Как только горы скрылись в тумане, немного пришел в себя и начал потихоньку соображать. Первая мысль не оставляла места для сомнений: я прибыл на свое жизненно важное место. Это то, что видел во сне. Не могу поверить, что волшебство происходит со мной на самом деле.

Жизнь в одно мгновение показалась прелюдией к чему-то главному, без чего она лишена смысла. И это главное было здесь. Все те 37 лет, которые прожил, показались до обидного напрасными и несущественными.

Через некоторое время я готов был умереть из-за того, что мне некуда больше стремиться. Все самое-самое уже, кажется, получил, остальное новое будет только нагонять печаль. Зачем жить?

Чувство это охватило не грубо, вогнав в состояние тоски-печали, а очень ласково и нежно, подарив на память безмолвную тайну. Я не знал, что делать дальше, и оставался сидеть в неподвижности ничего не ожидая от жизни более того, что есть.

В чувства меня привел звук лодочного мотора, и через некоторое время из тумана вынырнула лодка. Мужик в лодке, заприметив меня, изменил курс и пошел на сближение.

Необычные чувства испытываешь, когда находишься один вдали от людей. Но еще необычней бывает, когда встречаешь такого же одинокого человека. Два человека, две крохотные точечки на карте, два условных обозначения среди бескрайних просторов тайги и воды. Но вместе с тем это целых два огромных мира. Встреча людей — это встреча миров, это событие вселенского масштаба. Жаль, что мы так все время не думаем. Было бы куда интересней жить.

Мужика в лодке звали Борис, он лесник, живет на мысе Елохин, и там у него есть баня, которую не надо топить 12 часов.

Борис ехал куда-то по своим лесничим делам и предложил на обратном пути взять меня на буксир и оттащить к себе в гости. Буксироваться отказался. Договорились встретиться у него дома, куда я добрался примерно через час.

Жилище Бориса не имело никаких архитектурных излишеств и не было на первый взгляд в нем ничего особенного. Это был обычный деревянный двухквартирный дом. Я жил почти в таком же на Сахалине и не сумел получить от этого никакого удовольствия, а приобрел только острую тоску, не переставая мечтать о благоустроенной квартире.

Глядя на дом Бориса, я почувствовал себя удивительно покойно, а разглядев повнимательней строение, обнаружил в нем много чего существенно важного и для души полезного: дом был без забора; территория вокруг него не была запахана под огород, вместо этого красовался луг из полевых цветов.

Дом без забора.
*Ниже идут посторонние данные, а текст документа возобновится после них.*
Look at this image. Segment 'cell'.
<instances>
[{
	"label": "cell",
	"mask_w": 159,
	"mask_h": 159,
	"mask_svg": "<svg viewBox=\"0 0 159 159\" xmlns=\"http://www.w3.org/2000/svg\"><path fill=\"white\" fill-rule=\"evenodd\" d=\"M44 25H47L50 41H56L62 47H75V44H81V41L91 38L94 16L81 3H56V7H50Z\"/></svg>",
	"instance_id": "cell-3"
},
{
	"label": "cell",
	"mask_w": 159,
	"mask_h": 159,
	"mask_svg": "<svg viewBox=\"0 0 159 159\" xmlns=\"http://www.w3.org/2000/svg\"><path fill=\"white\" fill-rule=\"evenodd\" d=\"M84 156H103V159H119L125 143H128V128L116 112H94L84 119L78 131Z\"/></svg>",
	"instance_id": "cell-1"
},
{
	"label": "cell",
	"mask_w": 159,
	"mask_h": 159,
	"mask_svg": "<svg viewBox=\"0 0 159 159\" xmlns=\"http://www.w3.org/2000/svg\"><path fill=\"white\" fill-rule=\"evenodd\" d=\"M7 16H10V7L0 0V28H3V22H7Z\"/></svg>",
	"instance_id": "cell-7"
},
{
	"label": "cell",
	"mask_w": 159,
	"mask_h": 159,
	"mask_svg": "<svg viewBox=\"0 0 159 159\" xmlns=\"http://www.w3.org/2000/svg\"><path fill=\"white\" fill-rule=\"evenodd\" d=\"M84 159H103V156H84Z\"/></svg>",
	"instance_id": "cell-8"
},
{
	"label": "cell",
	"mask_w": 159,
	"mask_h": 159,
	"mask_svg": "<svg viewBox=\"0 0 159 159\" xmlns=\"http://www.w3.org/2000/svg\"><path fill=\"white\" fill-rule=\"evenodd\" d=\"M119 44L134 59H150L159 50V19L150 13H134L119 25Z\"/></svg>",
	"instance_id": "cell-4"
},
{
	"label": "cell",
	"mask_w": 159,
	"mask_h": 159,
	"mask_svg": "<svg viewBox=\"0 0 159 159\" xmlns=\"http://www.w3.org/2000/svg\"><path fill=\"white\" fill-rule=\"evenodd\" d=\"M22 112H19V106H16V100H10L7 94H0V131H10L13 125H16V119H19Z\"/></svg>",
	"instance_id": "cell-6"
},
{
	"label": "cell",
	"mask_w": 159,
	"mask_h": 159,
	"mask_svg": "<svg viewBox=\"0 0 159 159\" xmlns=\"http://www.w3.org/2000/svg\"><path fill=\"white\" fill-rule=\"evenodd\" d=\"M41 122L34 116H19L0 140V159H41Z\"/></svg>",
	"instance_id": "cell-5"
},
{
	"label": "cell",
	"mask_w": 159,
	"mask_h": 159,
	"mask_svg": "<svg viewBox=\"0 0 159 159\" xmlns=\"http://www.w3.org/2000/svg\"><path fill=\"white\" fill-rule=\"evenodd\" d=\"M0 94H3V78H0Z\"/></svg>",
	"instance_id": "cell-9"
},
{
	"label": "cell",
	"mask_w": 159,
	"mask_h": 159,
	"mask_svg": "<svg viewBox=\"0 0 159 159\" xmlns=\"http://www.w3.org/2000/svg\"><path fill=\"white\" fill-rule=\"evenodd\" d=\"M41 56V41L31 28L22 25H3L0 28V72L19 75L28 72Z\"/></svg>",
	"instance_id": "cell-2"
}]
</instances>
Я бывал в разных лесах и видел как живут лесники, но у всех у них были заборы. А здесь нет. Вдруг вспомнил, что на мысе Покойники люди тоже обходятся без заборов, несмотря на то, что домов там несколько и живут в них в основном семьями. Это очень чудесное изобретение — дом без забора.

Забор — ужасная вещь, он произведение человеческого страха. Забор — признак нашей враждебности и недоверия. Забор — это символ нашего неправильно сконструированного мира. Внутри забора для нас все свое и родное, а там, снаружи — большой чужой мир. Хорошо — это когда все делается на благо внутризаборного пространства и его обитателей. И плохо — когда наоборот. Страх заложен в основе нашего зазаборного существования, сплошные страдания происходят от такой жизни.

Пока я стоял и глядел на сказочный дом, Борис состряпал целый таз оладьев. Сели ужинать и беседовать.

Разговаривали, как всегда, обо всем сразу. Мы рассказали друг другу свои жизни. Трудно представить, чтобы в городе случайно повстречавшемуся человеку ты излил свою душу.